Romantic Malouf goes
IN his preface to the second edition of Lyrical Ballads ( 1800), William Wordsworth, the progenitor of English romanticism, announces that a poet is a ‘‘ man speaking to men’’ and that poetry is ‘‘ emotion recollected in tranquillity’’. David Malouf’s poetry is unquestionably in this great tradition.
Indeed, Revolving Days, his new volume of selected poetry, begins with a laconic author’s note in which he speaks of the temporal lag between writing and experience, and how this has affected his reordering of poems, written through 45 years or so: ‘‘ For the most part, the poems . . . appear at the point where they were touched off by something seen or felt rather than the time, sometimes years later, when I found words for the experience.’’ Romantic in this placing of autobiography, time and memory at the centre of poetry, Malouf is romantic, too, in his conviction that natural encounters demand to be seized in all their dense imagistic specificity: A frog gulps on the path, earth- bubble green, deep water speaks in its throat.

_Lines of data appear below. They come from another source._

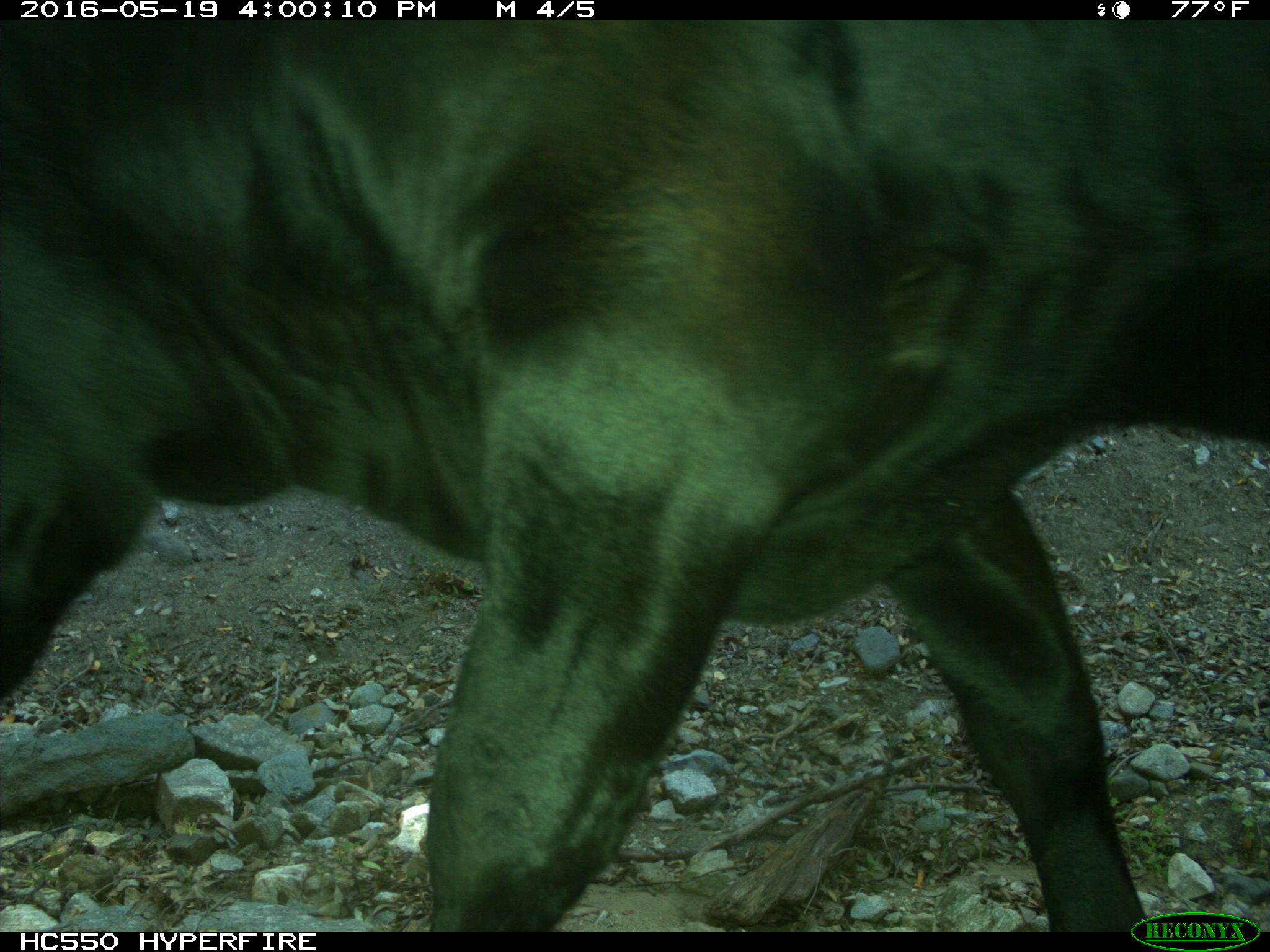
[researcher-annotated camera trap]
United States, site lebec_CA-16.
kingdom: Animalia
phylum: Chordata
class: Mammalia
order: Artiodactyla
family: Bovidae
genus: Bos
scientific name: Bos taurus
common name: domestic cow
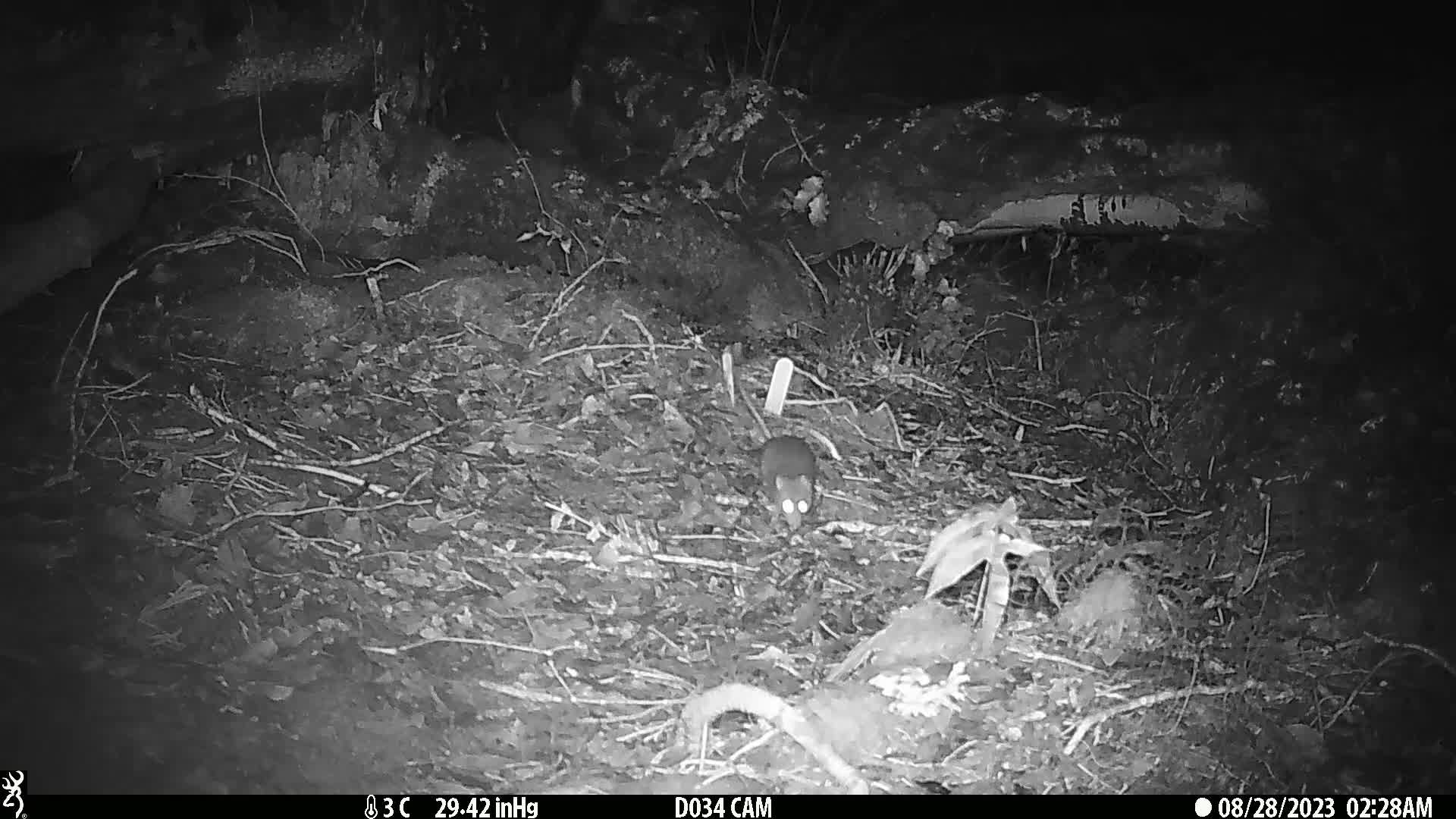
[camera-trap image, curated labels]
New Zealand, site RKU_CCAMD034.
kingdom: Animalia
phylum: Chordata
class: Mammalia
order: Rodentia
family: Muridae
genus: Rattus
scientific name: Rattus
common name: rat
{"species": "rat (Rattus)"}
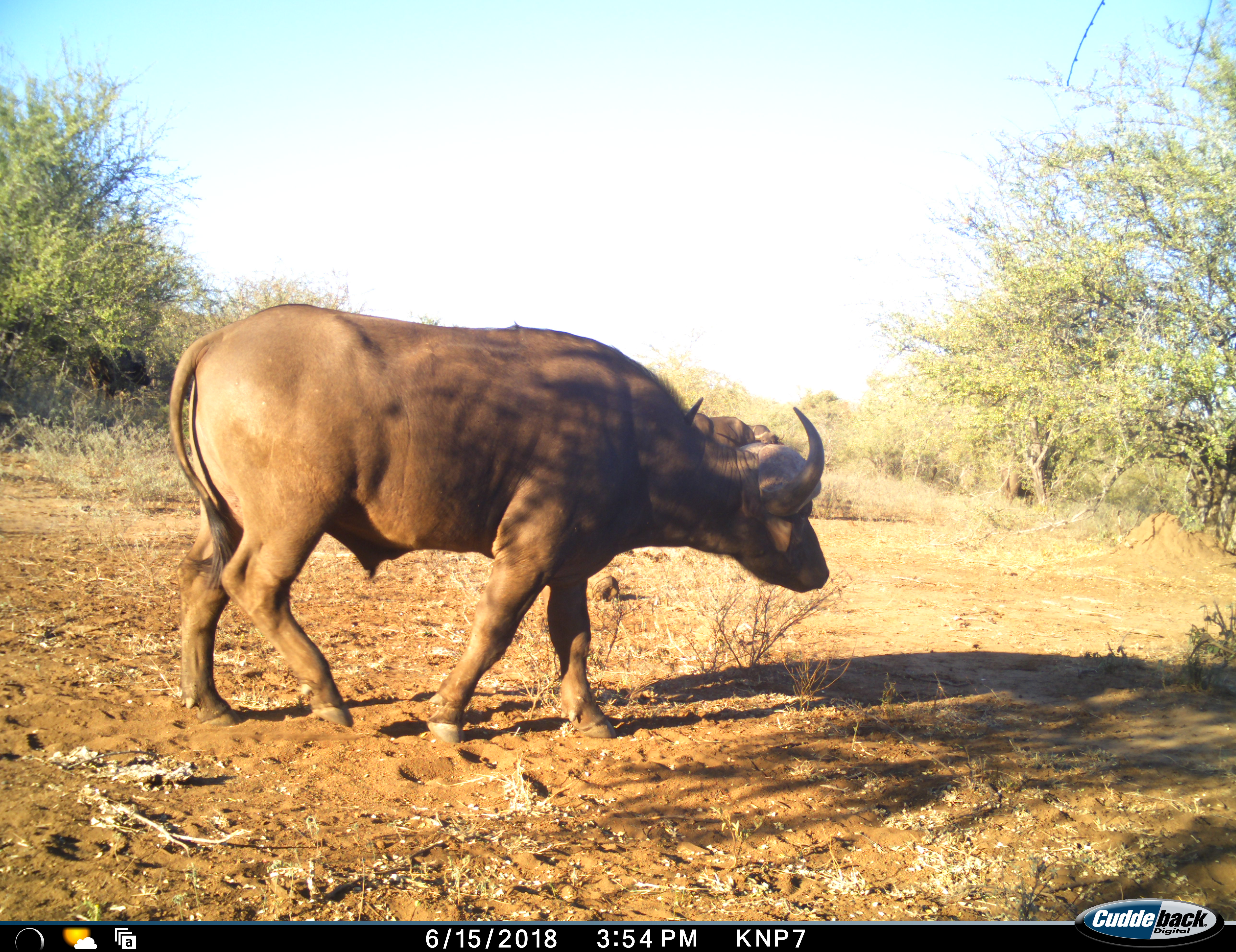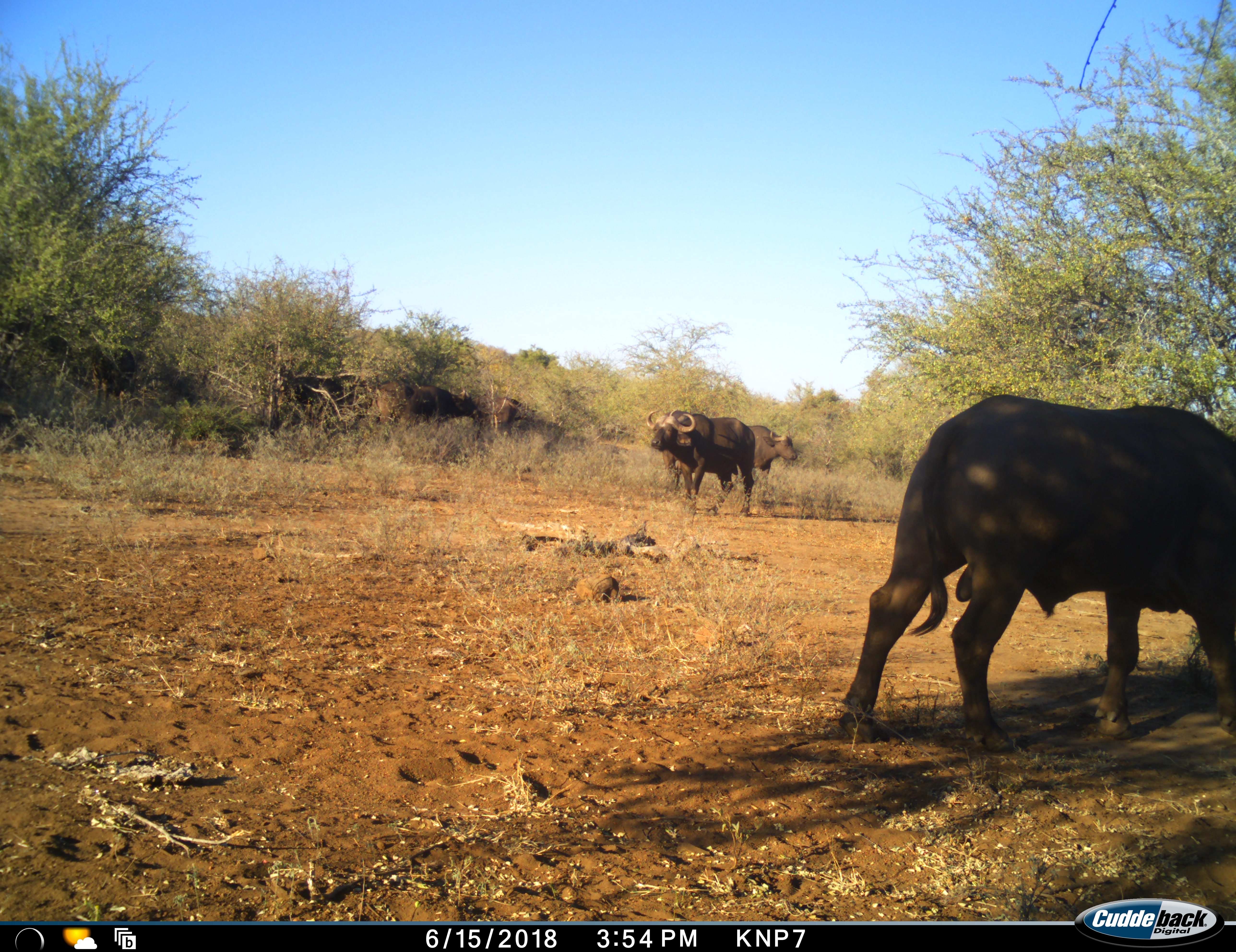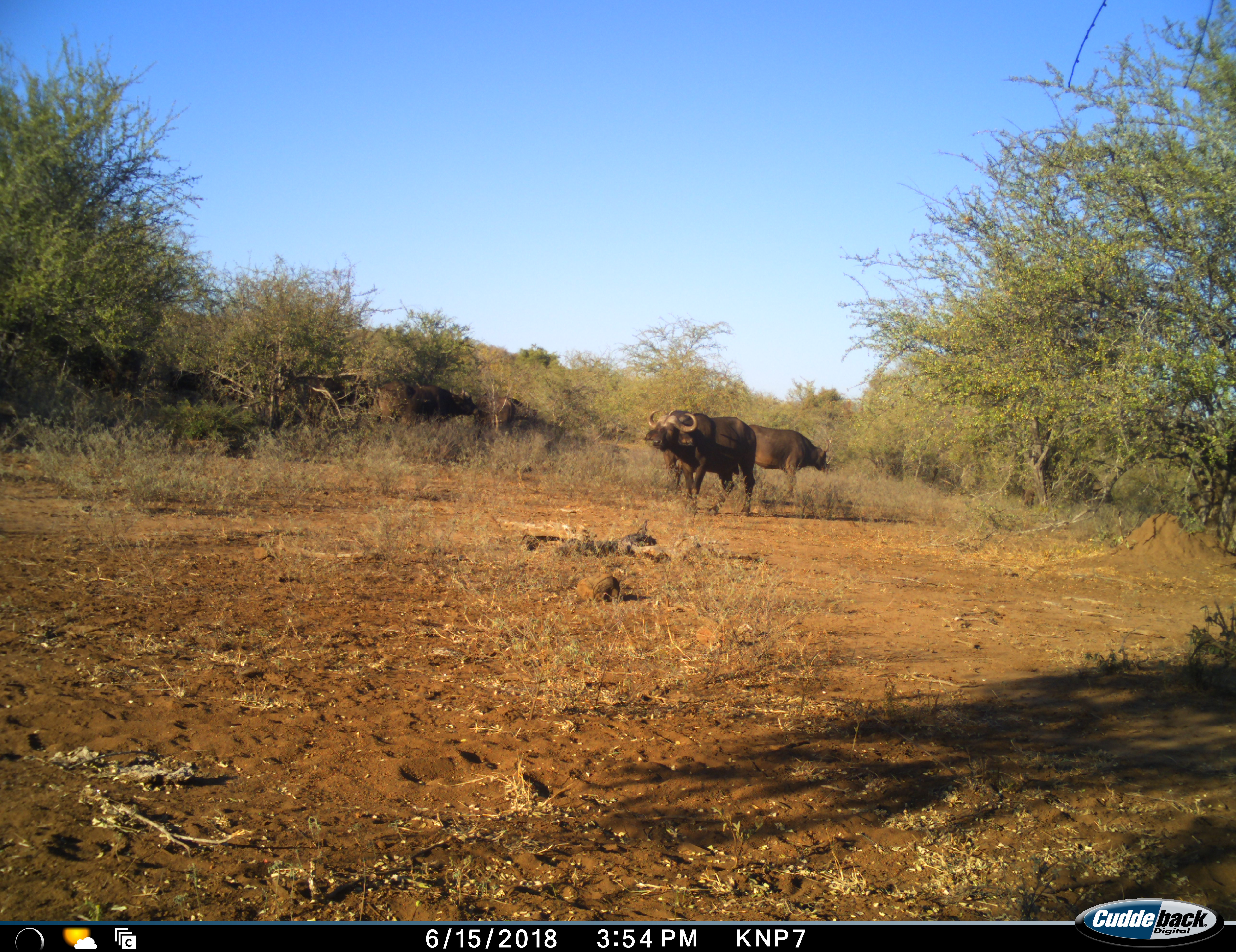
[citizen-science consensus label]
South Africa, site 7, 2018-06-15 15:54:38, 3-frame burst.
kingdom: Animalia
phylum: Chordata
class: Mammalia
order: Artiodactyla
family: Bovidae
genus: Syncerus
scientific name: Syncerus caffer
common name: cape buffalo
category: buffalo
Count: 4.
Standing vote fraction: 60%.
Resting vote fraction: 0%.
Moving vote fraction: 100%.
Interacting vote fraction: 0%.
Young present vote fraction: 0%.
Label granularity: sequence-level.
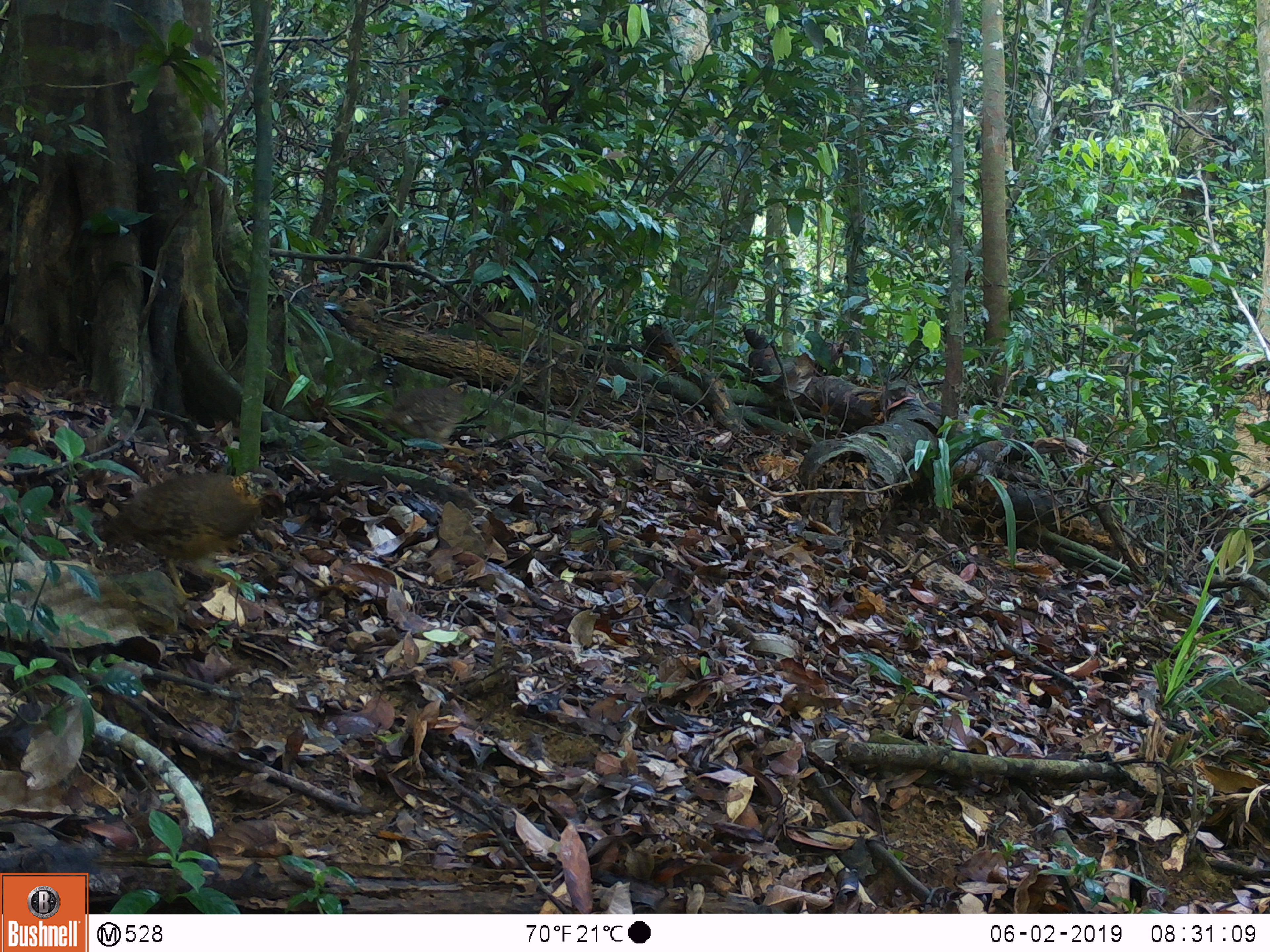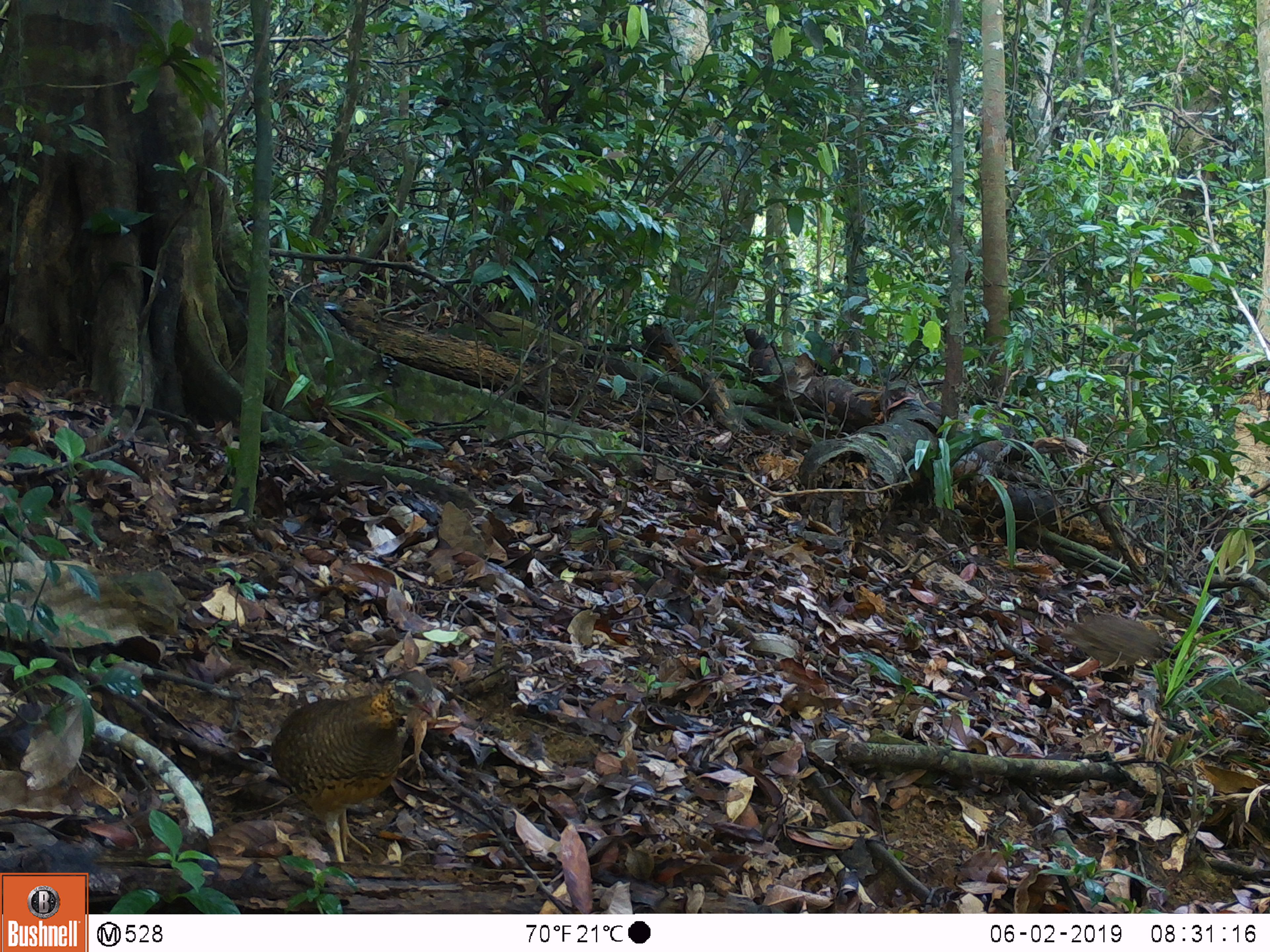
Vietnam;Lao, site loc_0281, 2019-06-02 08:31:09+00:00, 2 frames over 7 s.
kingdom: Animalia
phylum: Chordata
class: Aves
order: Galliformes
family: Phasianidae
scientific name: Phasianidae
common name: partridge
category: unidentified partridge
Unidentified partridge (partridge) (Phasianidae). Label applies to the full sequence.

And revenant at dawn a pale fog ghosts among wrought- iron furniture.
Along with the fundamental poetic elements of earth, sun, moon, wind and sea, images of angels, swarms, stars and assorted celestial phenomena return throughout the book, binding the writing of the life to the vagaries of time. In these returns, one has glimpses of peculiar Maloufian epiphanies: ‘‘ the amplified ostinato/ measures of earthed sky- music’’.
Teetering forever on the verge of disabused revelation, the often surprising readability of many of these lyrics derives from their predominantly iambic rhythms, which are then unpredictably derailed by inversions of beat, by sudden enjambments or changes in pace: ‘‘ Late hammering from the forge. The sparks go out/ on a sigh,
psalms and proverbs.’’ These little shocks of arrhythmia are testimony to Malouf’s technical mastery, injecting interruptions into the kernel of experience. And because language is not simply a record of experience but itself an experience, Malouf constantly interweaves memories of childhood, travelling and love with the fruits of his reading: ultimately, there can be no principled distinction between writing and the world. Allusions to the masters are everywhere, from covert echoes of favourite poems to the invocation of canonical titles, culminating in the septuagint of translations of the emperor Hadrian’s self- penned epitaph Animula vagula blandula that concludes this volume: Dear soul mate, little guest and companion, what shift will you make now, out there in the cold? If this is a joke, it is old, old.
Yet a few of these poems are too derivative to be successfully allusive, betraying the difficulties of being an Australian poet who sometimes feels himself far from the metropole at the same moment that he disavows feeling so. Sheer Edge is a kind of after- echo of W. H. Auden’s brilliant Look, Stranger, but it never quite achieves the sibylline convulsiveness of its predecessor. Other poems curb and better master Malouf’s influences: one finds strange fusions of Ezra Pound, W. C. Williams and Wallace Stevens, a menagerie of 20th- century poets pressed into service under strange new stars. Occasionally, one senses Malouf straining for effortlessness; more often, lines race past, then come back with the disjointed power of unhappy dreams: ‘‘ I wake towards morning and look out/ on the snowbound square, the Graben, grave or ditch. The great Pestsaule,/ a column of white worms, writhes out of its pit’’.
Romanticism began as revolution but survives today as a kind of poetic and political conservatism. Malouf is conservative in the full sense of the word, essaying to conserve, to preserve what has passed in the irrevocability of its loss. It’s not so much the dynamism of what happens as the reflection on what has gone that moves Malouf. Take Typewriter Music, the title poem of a 2007 collection, which celebrates an outmoded writing technology: ‘‘ each rifleshot hammerstroke another notch/ in the silence’’. Such forceful elegiacs are at the heart of Malouf’s work, as if poetry was itself a phenomenon that has outlasted its use- by date, yet somehow rattles on like a host of spectral cicadas. This, too, is exemplarily romantic. A born melancholic, Malouf refuses to give up mourning the loss of something that never really existed and was never really that desirable in the first place. Yet such conservation is simultaneously recreation; hence Malouf’s central theme of the dissimulating divisiveness of time. Knowingly split between experience, the memory of the experience, the writing and reordering of the memory of the experience, time, place and person are to be reconstructed in all their density and their dislocation. Malouf celebrates the sober carnival of shattered time, with its giddily revolving days, its ever- gathering and dispersing swarms. David Malouf is a guest at Adelaide Writers Week.